## INSTRUÇÕES
a - Responda, com base no texto fornecido, a cada pergunta em uma linha:
(i) Qual cargo ocupa Ângela Merkel?
(ii) Que tipo de problema era, antes de qualquer outra coisa, a questão dos refugiados?
(iii) Que única coisa querem os infelizes?
b - Por favor, devolva sem alterações o trecho do texto fornecido entre "Ângela Merkel, a" e "viver em paz.", inclusive.

Ângela Merkel, a chanceler alemã, tornou-se porta-voz dos sentimentos da maioria dos seus compatriotas quando falou que a questão dos refugiados, antes de qualquer outra coisa, era um problema moral. A Alemanha, que na Segunda Guerra Mundial se transformou em forno crematório de judeus, nos dias atuais mostra o fundo humanitário e cristão que anima os corações dos seus cidadãos. Digna lição de solidariedade de um país que, se bem causou morte e destruição com o nazismo, nos dias atuais abre suas fronteiras, como porto seguro, para os infelizes que querem uma só coisa: viver em paz.

## LISTA DE REGISTROS
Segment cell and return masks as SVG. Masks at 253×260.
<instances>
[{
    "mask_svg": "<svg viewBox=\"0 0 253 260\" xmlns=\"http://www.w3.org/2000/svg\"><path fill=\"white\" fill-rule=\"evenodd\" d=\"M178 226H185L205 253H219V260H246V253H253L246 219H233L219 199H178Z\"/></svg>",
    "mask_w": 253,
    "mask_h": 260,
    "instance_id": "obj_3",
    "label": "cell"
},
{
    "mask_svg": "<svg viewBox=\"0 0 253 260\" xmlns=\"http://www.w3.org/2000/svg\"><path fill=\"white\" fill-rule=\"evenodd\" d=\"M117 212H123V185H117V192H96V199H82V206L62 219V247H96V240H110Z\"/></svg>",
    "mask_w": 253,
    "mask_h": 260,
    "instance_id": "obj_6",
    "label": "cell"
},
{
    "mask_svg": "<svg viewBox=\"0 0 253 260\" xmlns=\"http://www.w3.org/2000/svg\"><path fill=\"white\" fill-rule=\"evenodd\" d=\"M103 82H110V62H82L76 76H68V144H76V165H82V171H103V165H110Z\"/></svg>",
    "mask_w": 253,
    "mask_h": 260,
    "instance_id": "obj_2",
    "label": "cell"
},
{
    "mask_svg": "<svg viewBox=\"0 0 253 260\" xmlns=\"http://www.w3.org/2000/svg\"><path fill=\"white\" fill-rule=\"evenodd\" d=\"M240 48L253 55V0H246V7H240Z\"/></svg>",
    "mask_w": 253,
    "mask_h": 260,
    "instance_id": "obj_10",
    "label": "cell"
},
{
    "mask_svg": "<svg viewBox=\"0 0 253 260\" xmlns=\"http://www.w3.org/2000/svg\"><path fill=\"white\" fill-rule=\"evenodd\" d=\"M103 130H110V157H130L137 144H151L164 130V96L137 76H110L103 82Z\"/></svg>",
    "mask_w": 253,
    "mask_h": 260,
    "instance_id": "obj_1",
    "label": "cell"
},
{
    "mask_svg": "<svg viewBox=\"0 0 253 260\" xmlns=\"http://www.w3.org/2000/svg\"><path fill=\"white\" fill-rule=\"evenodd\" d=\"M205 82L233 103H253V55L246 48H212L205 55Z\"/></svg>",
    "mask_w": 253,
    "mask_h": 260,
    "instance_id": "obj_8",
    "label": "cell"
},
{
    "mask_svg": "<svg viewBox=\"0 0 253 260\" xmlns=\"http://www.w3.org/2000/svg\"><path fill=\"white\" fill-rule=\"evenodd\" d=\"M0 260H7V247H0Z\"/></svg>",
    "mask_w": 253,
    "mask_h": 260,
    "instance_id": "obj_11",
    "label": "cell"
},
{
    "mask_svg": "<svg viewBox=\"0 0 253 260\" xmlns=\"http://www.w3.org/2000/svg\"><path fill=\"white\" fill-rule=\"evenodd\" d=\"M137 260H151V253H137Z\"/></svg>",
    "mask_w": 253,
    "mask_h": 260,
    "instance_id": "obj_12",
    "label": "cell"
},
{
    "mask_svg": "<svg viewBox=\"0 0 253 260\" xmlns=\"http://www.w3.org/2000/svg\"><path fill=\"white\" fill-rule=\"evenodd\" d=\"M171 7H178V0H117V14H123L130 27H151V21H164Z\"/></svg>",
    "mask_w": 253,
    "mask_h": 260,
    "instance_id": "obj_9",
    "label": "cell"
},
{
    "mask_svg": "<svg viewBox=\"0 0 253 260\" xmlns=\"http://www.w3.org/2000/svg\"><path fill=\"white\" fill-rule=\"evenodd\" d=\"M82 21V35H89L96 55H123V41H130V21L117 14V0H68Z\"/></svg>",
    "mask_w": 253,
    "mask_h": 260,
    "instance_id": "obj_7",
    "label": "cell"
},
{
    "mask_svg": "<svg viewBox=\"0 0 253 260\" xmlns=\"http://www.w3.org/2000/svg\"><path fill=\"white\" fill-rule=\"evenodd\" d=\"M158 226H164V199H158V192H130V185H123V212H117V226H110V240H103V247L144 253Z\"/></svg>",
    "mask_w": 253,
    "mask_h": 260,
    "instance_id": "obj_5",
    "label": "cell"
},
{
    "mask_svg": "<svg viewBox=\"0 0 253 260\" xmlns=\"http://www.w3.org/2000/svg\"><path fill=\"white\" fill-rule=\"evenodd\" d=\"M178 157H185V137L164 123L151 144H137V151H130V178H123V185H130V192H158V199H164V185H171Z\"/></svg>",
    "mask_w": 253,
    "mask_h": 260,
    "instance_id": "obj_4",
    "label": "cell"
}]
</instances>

## RESPOSTAS POR TAREFA
a -
(i) Chanceler alemã.
(ii) Um problema moral.
(iii) Viver em paz.

b -
Ângela Merkel, a chanceler alemã, tornou-se porta-voz dos sentimentos da maioria dos seus compatriotas quando falou que a questão dos refugiados, antes de qualquer outra coisa, era um problema moral. A Alemanha, que na Segunda Guerra Mundial se transformou em forno crematório de judeus, nos dias atuais mostra o fundo humanitário e cristão que anima os corações dos seus cidadãos. Digna lição de solidariedade de um país que, se bem causou morte e destruição com o nazismo, nos dias atuais abre suas fronteiras, como porto seguro, para os infelizes que querem uma só coisa: viver em paz.